1741-03-25, de Voltaire [François Marie Arouet] à Frederick II, king of Prussia.
A moy Gresset, soutiens de ta lire éclatante
Les sons déjà cassez de ma voix tremblotante,
Envoye en Silésie un perroquet nouvau
Qui vole vers mon prince aux murs du grand Glogau,
Un oisau plus fameux et plus plein de vermeilles,
Qui possède cent yeux, cent langues, cent oreilles,
Le courier des héros déjà dans l'univers
A prévenu tes chants, a devancé mes vers;
La renommée avance, et sa trompette efface
La voix du perroquet qui gazouille au parnasse.
On l'entend en tous lieux cette fatale voix
Qui déjà sur le trône étonne tous les rois.
Du sein de l'indolence éveillez vous, dit elle,
Monarques paraissez, Federic vous apelle,
Voyez, il a couvert, au milieu des hazards,
Les lauriers d'Apollon du casque du dieu Mars.
Sa main dans tous les temps noblement occupée,
Tient la lire d'Achille, et porte son épée.
Il pouvoit mieux que vous dans un loisir heureux,
Cultiver les baux arts et caresser les jeux.
Sans sortir de sa cour il eût trouvé la gloire,
Le repos eût encor annobli sa mémoire,
Mais des bords du Permesse il s'élance aux combats,
Il brave les saisons, il cherche le trépas,
Et vous, vous entendez sans que rien vous allarme,
Ou les rêves d'un bonze, ou les sermons d'un carme;
Vous allez à la messe, et vous en revenez.
Végétaux sur le trône à languir destinez,
N'attendez rien de moy, mes voix et mes trompettes
Pour des rois endormis sont à jamais muettes,
Ou plutôt vils objets de mon juste couroux,
Rougissez et tremblez si je parle de vous.
Ainsi la renommée en volant sur la terre
Célébroit le héros des arts et de la guerre.
Vous, enfans d'Apollon par sa voix excitez,
Perroquets de la gloire, écoutez, et chantez.

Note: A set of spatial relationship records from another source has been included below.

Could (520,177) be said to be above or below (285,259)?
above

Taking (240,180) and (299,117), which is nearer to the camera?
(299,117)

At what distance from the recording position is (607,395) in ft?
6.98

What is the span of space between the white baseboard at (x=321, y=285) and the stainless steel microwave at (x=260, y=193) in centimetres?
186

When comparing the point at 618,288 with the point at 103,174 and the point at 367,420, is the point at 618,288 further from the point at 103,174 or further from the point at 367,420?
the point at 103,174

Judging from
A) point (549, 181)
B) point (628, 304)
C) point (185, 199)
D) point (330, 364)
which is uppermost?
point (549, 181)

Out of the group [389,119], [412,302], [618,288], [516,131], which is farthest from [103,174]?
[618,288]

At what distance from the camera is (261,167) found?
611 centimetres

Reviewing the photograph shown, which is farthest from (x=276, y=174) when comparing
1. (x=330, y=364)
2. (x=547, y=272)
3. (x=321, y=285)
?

Ah sire les honneurs changent les mœurs: faut il parce que votre majesté se bat tous les jours contre de vilain houzards aux quels elle ne voudroit pas parler, et qui ne savent pas ce que c'est qu'un vers, qu'elle ne m'écrive plus du tout? Autrefois elle daignoit me donner de ses nouvelles, elle me parloit de sa fièvre quarte. Aprésent qu'elle affronte la mort, qu'elle prend des villes, et qu'elle donne la fièvre continue à tant de princes, elle m'abandonne cruellement. Les héros sont des ingrats. Voylà qui est fait. Je ne veux plus aimer votre majesté, je me contenteray de L'admirer. Hélas puisque je l'ay vue il faut bien que je l'aime malgré moy! N'abusez pas sire de ma faiblesse. On nous a conté qu'on avoit fait une conspiration contre votre majesté. C'est bien alors que j'ay senti que je l'aimois.

Je voudrois seulement sire que vous eussiez la bonté de me dire, la main sur la conscience, si vous êtes plus heureux que vous ne l'étiez à Rinsberg. Je conjure votre majesté de satisfaire à cette question philosophique.

Profond respect.

V.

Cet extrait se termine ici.